Ryby pomogą oczyścić wodę

PAP |

publikacja 10.05.2017 10:41

Prawie milion młodych drapieżnych ryb, będących narybkiem szczupaka, sandacza i węgorza, trafi w najbliższym czasie do Jeziora Goczałkowickiego. W poniedziałek rozpoczęło się uzupełniające zarybianie tego nazywanego "śląskim morzem" zbiornika, gdzie żyje 17 gatunków ryb.

Jezioro Goczałkowickie Andrzej Otrębski / CC-SA 3.0 Jezioro Goczałkowickie

Przedstawiciele Górnośląskiego Przedsiębiorstwa Wodociągów (GPW), do którego należy goczałkowicki zbiornik, podkreślają, że jego zarybianie służy nie tylko rybakom i wędkarzom, ale też ma duże znaczenie dla utrzymania czystości i optymalnych parametrów wody pitnej.

"Nigdzie w Polsce w procesie przygotowywania wody do picia dla ludzi nie wykorzystuje się ryb tak, jak ma to miejsce w goczałkowickim zbiorniku, gdzie drapieżniki stanowią pierwszy etap biologicznego uzdatniania wód naszego systemu wodociągowego - dlatego nazywane są tu pierwszymi czyścicielami wody i naturalnymi sprzymierzeńcami wodociągowców" - wyjaśnił rzecznik przedsiębiorstwa Piotr Biernat.

FRAGMENTY DANYCH
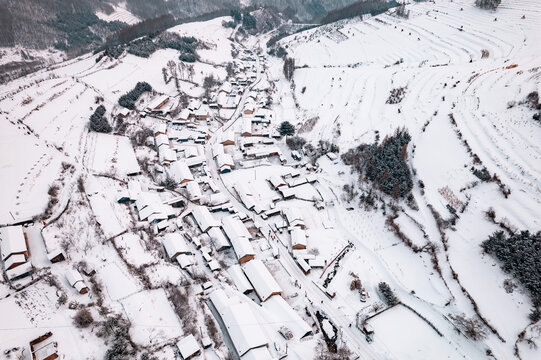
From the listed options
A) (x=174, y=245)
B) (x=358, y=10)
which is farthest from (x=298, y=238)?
(x=358, y=10)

TREŚĆ ZADANIA
Odpowiedz krótko na pytania do tekstu o zarybianiu Jeziora Goczałkowickiego:
1. Ile gatunków ryb żyje w zbiorniku?
2. Do jakiego przedsiębiorstwa należy zbiornik?
3. Kto jest rzecznikiem tego przedsiębiorstwa?

ODPOWIEDŹ
1. 17 gatunków.
2. Do Górnośląskiego Przedsiębiorstwa Wodociągów (GPW).
3. Piotr Biernat.